Il concetto di yubel si lega così alla terra d’Israele e alla permanenza del popolo su di essa ed esplicita l’idea che esista un tempo di cambiamento, una nuova partenza per tutti; in quest’ottica la giustizia impera perché, con la remissione dei debiti, si evita la povertà endemica, col riposo della terra si rispetta il creato. Tutto questo reso possibile dal perdono.

È un progetto di enorme portata, ragione per cui sorge spontaneo chiedersi se storicamente il giubileo biblico abbia avuto luogo; sono molti a ritenere l’evento poco probabile, a ogni modo non si hanno tracce certe della sua applicazione. Del resto si possono intuire i problemi logistici relativi che lo rendevano difficilmente applicabile (per esempio come lasciare a riposo la terra per due anni di fila, quello sabbatico e quello giubilare, e nutrirsi). Inoltre, come detto in premessa, la conditio sine qua non è la possibilità che il popolo viva nella terra di Israele, presupposto non sempre possibile viste le diaspore e le prigionie in altri paesi. Oggi giorno questa condizione è soddisfatta dall’esistenza dello stato di Israele, ma bisogna fare due riflessioni in merito. La prima è una riflessione meramente numerica: quando il testo di Levitico fu redatto, il popolo sulla terra di Israele era numericamente inferiore rispetto a oggi, motivo per cui la divisione e restituzione della terra aveva un andamento diverso. La Torah inoltre non affronta il caso di aumento della popolazione. Altra importante considerazione è che l’attuale stato di Israele, con buona pace dei suoi detrattori che lo equiparano a stati teocratici, non segue la normativa biblica, è retto da principi di democrazia applicata come lo è quello italiano. Il riferimento alla Bibbia è parte della vita dello stato, della cultura, ma non disciplina in toto la vita del popolo. Detto in altre parole, non mette in atto la condizione storica descritta nella Torah.

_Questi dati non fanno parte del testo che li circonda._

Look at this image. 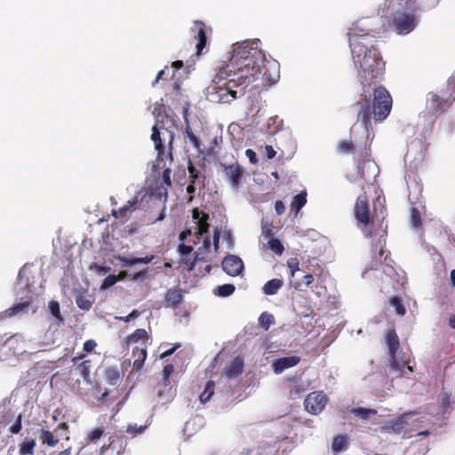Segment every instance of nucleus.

A prescindere da questa presa di coscienza che il giubileo biblico è qualcosa di più utopico che reale, rimane il grande valore dei principi che esprime, principi che possono suggerire comportamenti di giustizia e perdono nelle relazioni col fratello.

L’anno giubilare cattolico è nato, si è sviluppato e ha preso forme in un contesto storico differente rispetto a quello biblico; a partire dalla cadenza venticinquennale, dall’invito a recarsi in luoghi santi di pellegrinaggio e dalle motivazioni di indizione (si veda la bolla papale del 1300) se ne distacca. Restano l’omonimia del termine e il riferimento concettuale alla remissione dei debiti da intendersi in senso spirituale però, non materiale.

Conoscere le radici del cristianesimo comporta conoscere la Torah, ma al contempo occorre capirne le differenze tutte volte a creare ricchezza, mai sottrazione o impoverimento spirituale.